Other EQ modeling methods:
In this DesignCon IBIS summit, a VHDL/Verilog-A based modeling approach was also presented to show that with such EQ model/mechanism available, the traditional time-based simulation flow can still be used and for DDR, the million bit simulation (thus requires AMI like models) are not necessarily needed. That paper show comparable results such as eye margin etc obtained by this VHDL based model. Personally, I don’t think this result is viable too much beyond that particular study. The reason is that VHDL/Verilog-A as a modeling language has great limitations when being compared to C/C++ based language which AMI uses. This is particularly true in the following aspects:
- Libraries: performing numerical computation in C/C++ is quite routine and many libraries have been developed so very rarely one needs to start from scratch. For example, GNU and LAPACK are both widely used as foundations of C/C++ based numerical analysis. Where are these counter parts in VHDL/Verilog-A? Without these, model development beyond simple sequential programming will be almost impossible or too tedius.

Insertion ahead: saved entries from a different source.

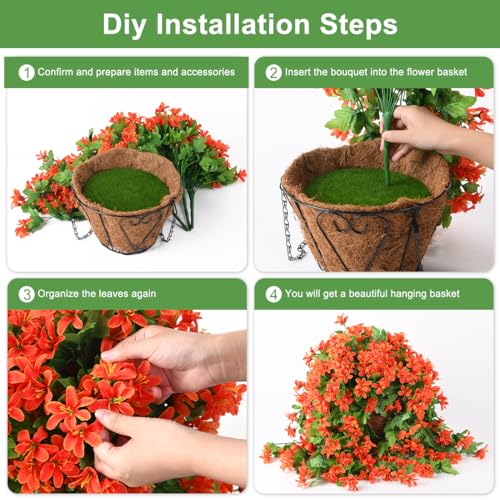 Diy Installation Steps

1 Confirm and prepare items and accessories

2 Insert the bouquet into the flower basket

3 Organize the leaves again

4 You will get a beautiful hanging basket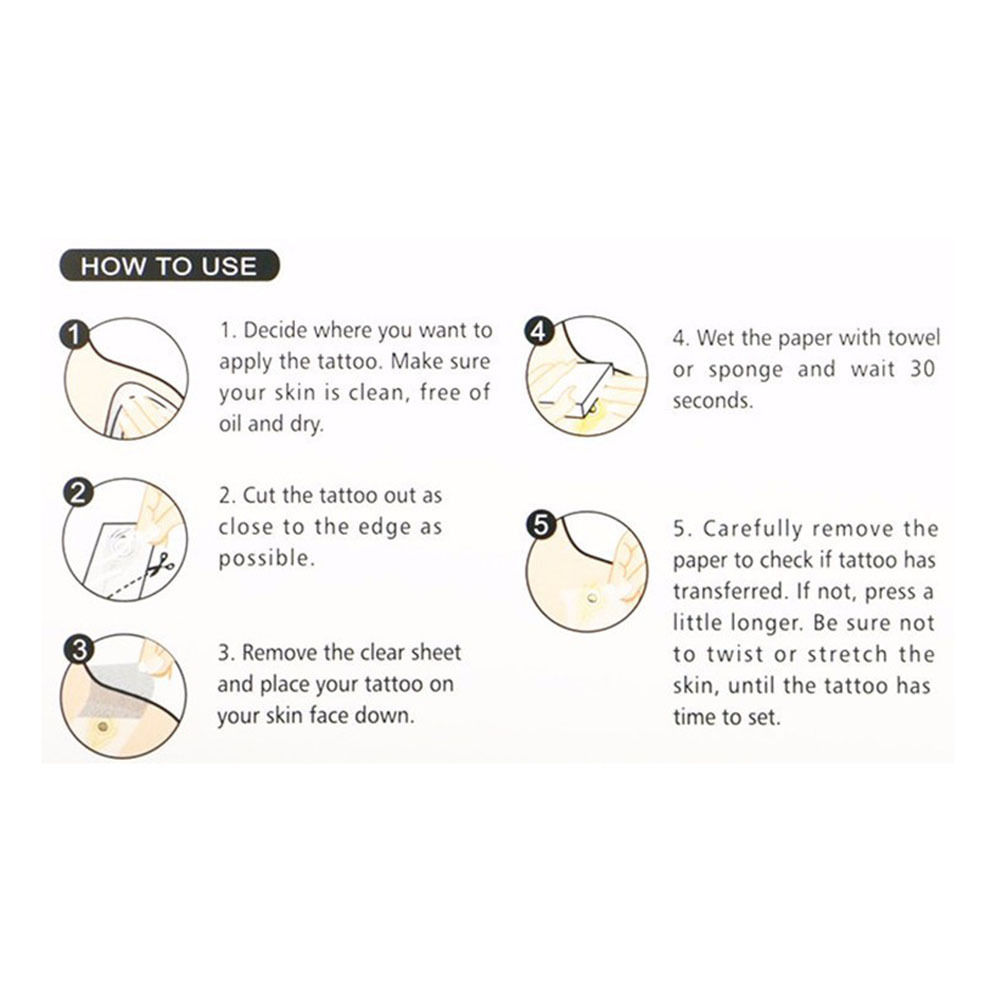 HOW TO USE

1

1. Decide where you want to apply the tattoo. Make sure your skin is clean, free of oil and dry.

2

2. Cut the tattoo out as close to the edge as possible.

3

3. Remove the clear sheet and place your tattoo on your skin face down.

4

4. Wet the paper with towel or sponge and wait 30 seconds.

5

5. Carefully remove the paper to check if tattoo has transferred. If not, press a little longer. Be sure not to twist or stretch the skin, until the tattoo has time to set.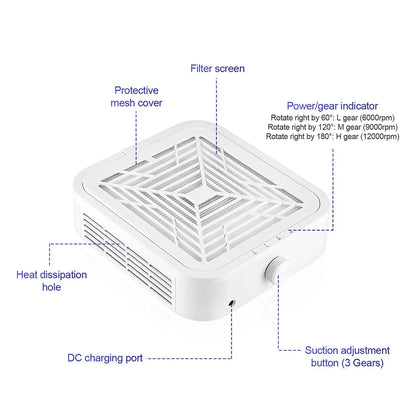 Filter screen

Protective mesh cover

Power/gear indicator
Rotate right by 60°: L gear (6000rpm)
Rotate right by 120°: M gear (9000rpm)
Rotate right by 180°: H gear (12000rpm)

Heat dissipation hole

DC charging port

Suction adjustment button (3 Gears)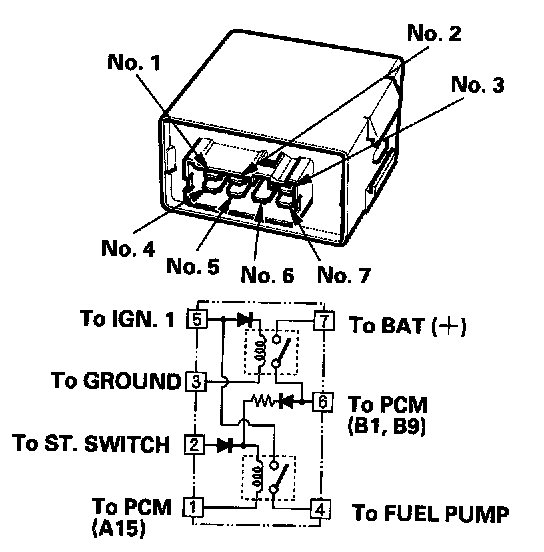 No. 1
No. 2
No. 3
No. 4
No. 5
No. 6
No. 7

To IGN. 1 5
7 To BAT (+)
To GROUND 3
6 To PCM (B1, B9)
To ST. SWITCH 2
To PCM (A15) 1
4 To FUEL PUMP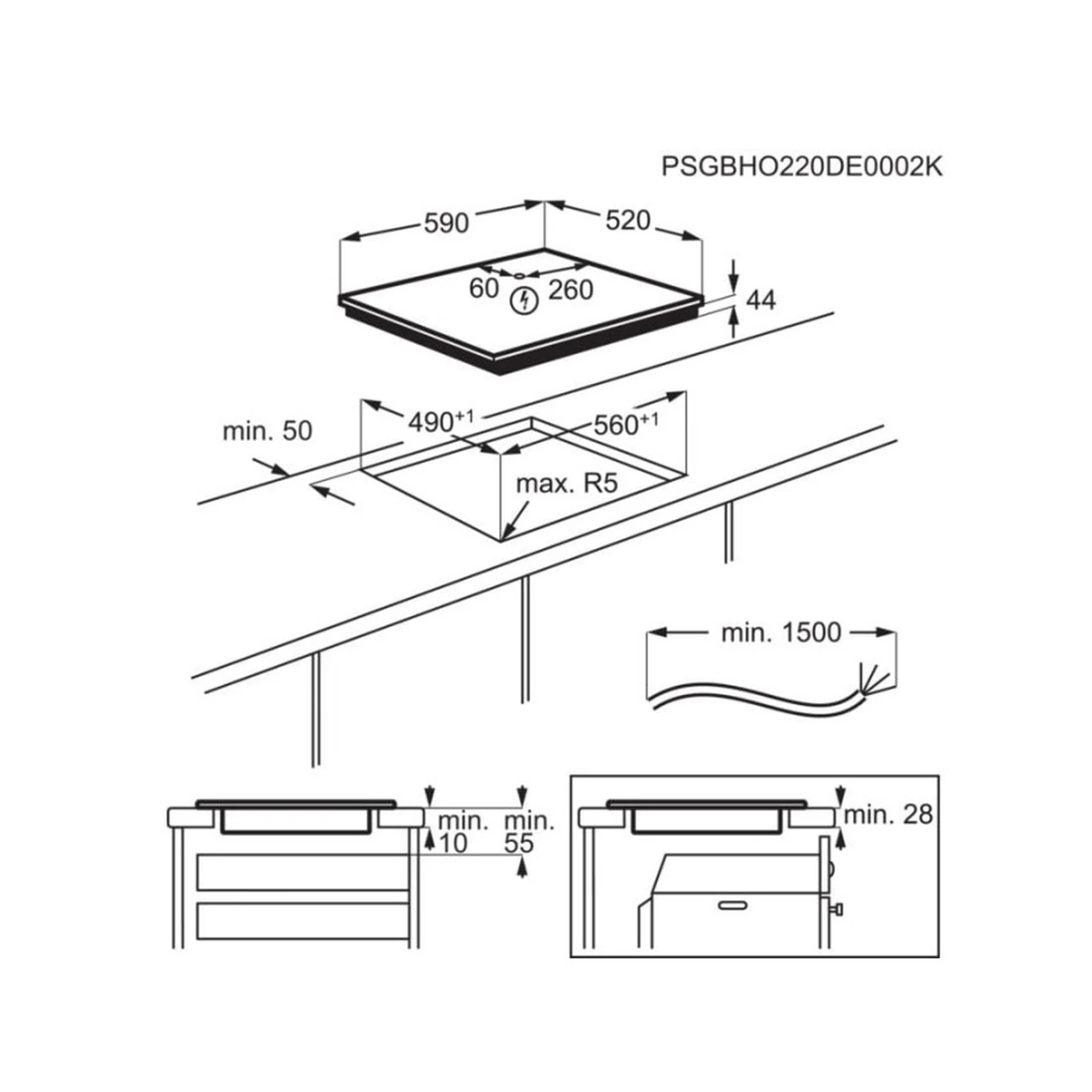 PSGBHO220DE0002K

590

520

60

260

44

min. 50

$490^{+1}$

$560^{+1}$

max. R5

min. 1500

min.
10

min.
55

min. 28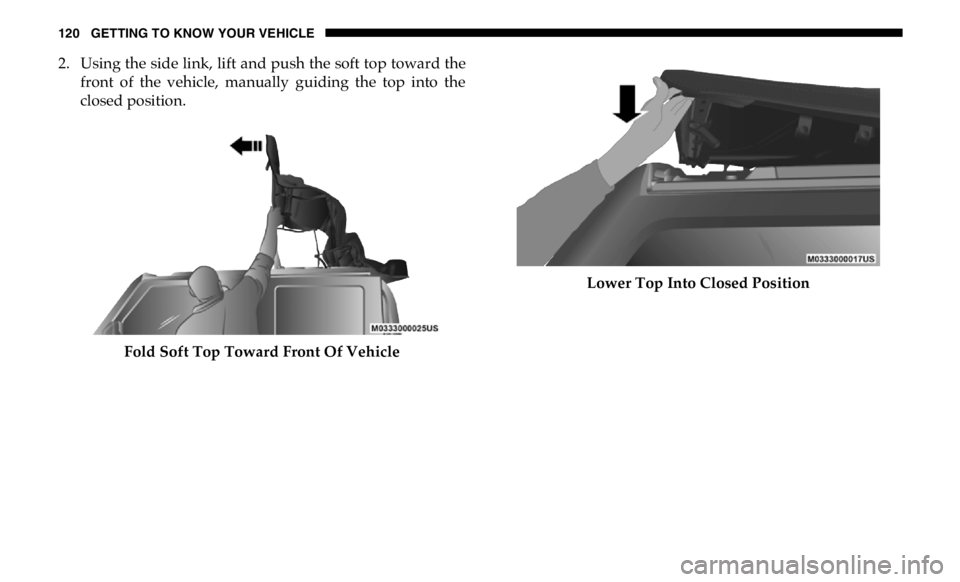 120 GETTING TO KNOW YOUR VEHICLE

2. Using the side link, lift and push the soft top toward the front of the vehicle, manually guiding the top into the closed position.

M0333000025US

Fold Soft Top Toward Front Of Vehicle

M0333000017US

Lower Top Into Closed Position

carmanualsonline.info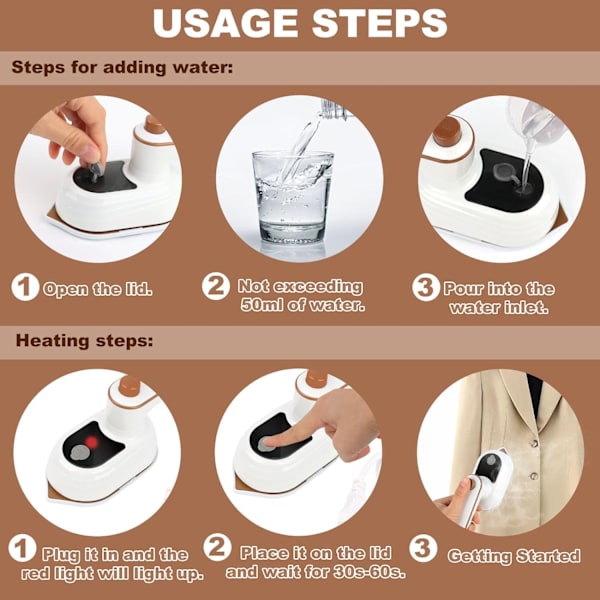 USAGE STEPS

Steps for adding water:

1 Open the lid.

2 Not exceeding 50ml of water.

3 Pour into the water inlet.

Heating steps:

1 Plug it in and the red light will light up.

2 Place it on the lid and wait for 30s-60s.

3 Getting Started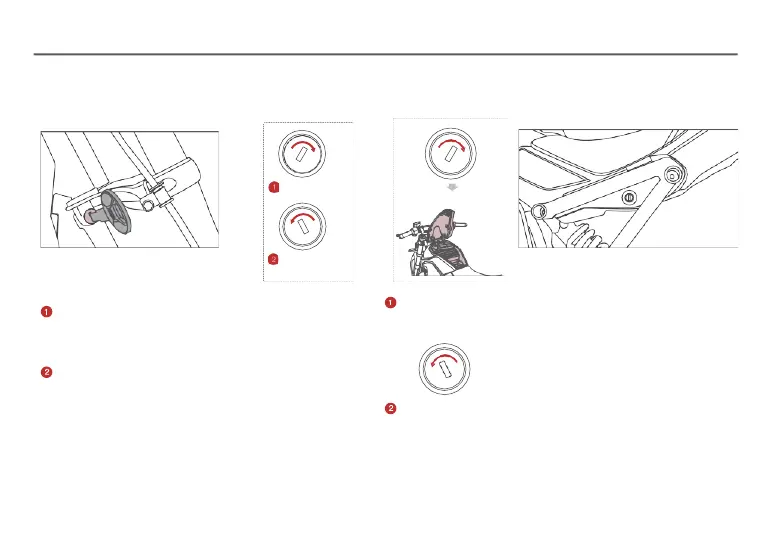 1

2

1

2

1

2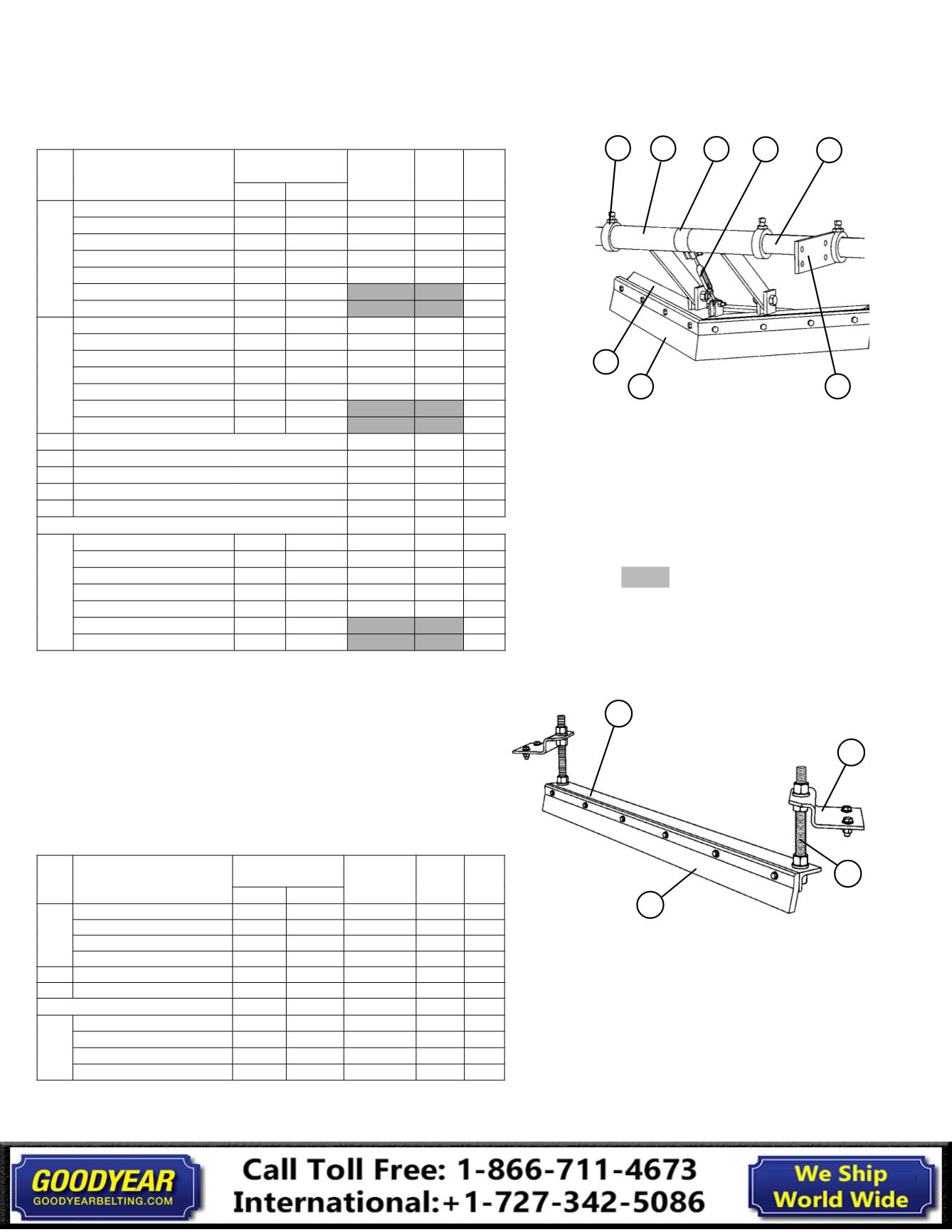 GOODYEAR
GOODYEARBELTING.COM

Call Toll Free: 1-866-711-4673
International:+1-727-342-5086

We Ship
World Wide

- IP Protection: Compiled C/C++ codes are basically machine codes and can’t be easily de-compiled. This is why AMI is considered as IP protected while IBIS is only abstract to the behavioral level. VHDL/Verilog-A are mostly plain-text based and even when encryption/obfuscation is possible, the model soon becomes vendor simulator specific because only they can decrypt/interpret the scrambled codes. This defeats the purpose of the shareable model.
- Speed/Flexibility: Interpret language will not be as efficient as compiled ones. While whether there is really needs for a compiled language such as C/C++ can be discussed, VHDL/Verilog-A will still be the less likely choices regardless. In my opinion, a possible direction may be language such as Python because it not only is open sourced, but also supports C API and has rich numerical libraries support (NumPy, SciPy)
The discussion above summarizes my understanding and observation of EQ or AMI’s usage for DDR. While the implementation may not necessarily be the same, I believe we can rest assured that EQ will be part of DDR spec to come. Even if it’s not AMI, it will just be built on top of existing modeling methodologies so far just like AMI stands on the shoulder of transitional IBIS.